- _Extracted material_
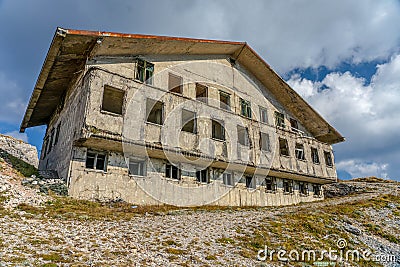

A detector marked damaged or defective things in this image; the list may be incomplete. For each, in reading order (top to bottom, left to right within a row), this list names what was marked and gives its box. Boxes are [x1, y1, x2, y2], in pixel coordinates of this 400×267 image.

broken window [135, 59, 152, 85]
broken window [167, 73, 183, 94]
broken window [101, 86, 124, 115]
broken window [146, 99, 163, 125]
broken window [181, 109, 197, 133]
broken window [85, 151, 106, 172]
broken window [129, 160, 146, 177]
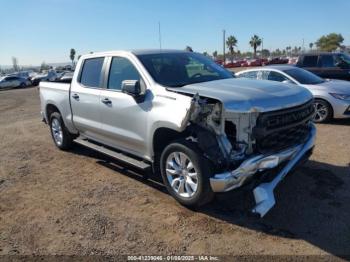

- _What is being asked_
Convert all of the lines in the records above into a single numbered list, omitting blank lines and leaving out the pictures.

- _Finished answer_
1. A detector marked damaged or defective things in this image; the list may be incomplete. For each, in reading order (top to bottom, left to right within a row), this list names what was marked and gives its box. Boxes are [x1, y1, x2, y2], in pixel coordinates of this 400×267 image.
2. broken window [135, 59, 152, 85]
3. broken window [167, 73, 183, 94]
4. broken window [101, 86, 124, 115]
5. broken window [146, 99, 163, 125]
6. broken window [181, 109, 197, 133]
7. broken window [85, 151, 106, 172]
8. broken window [129, 160, 146, 177]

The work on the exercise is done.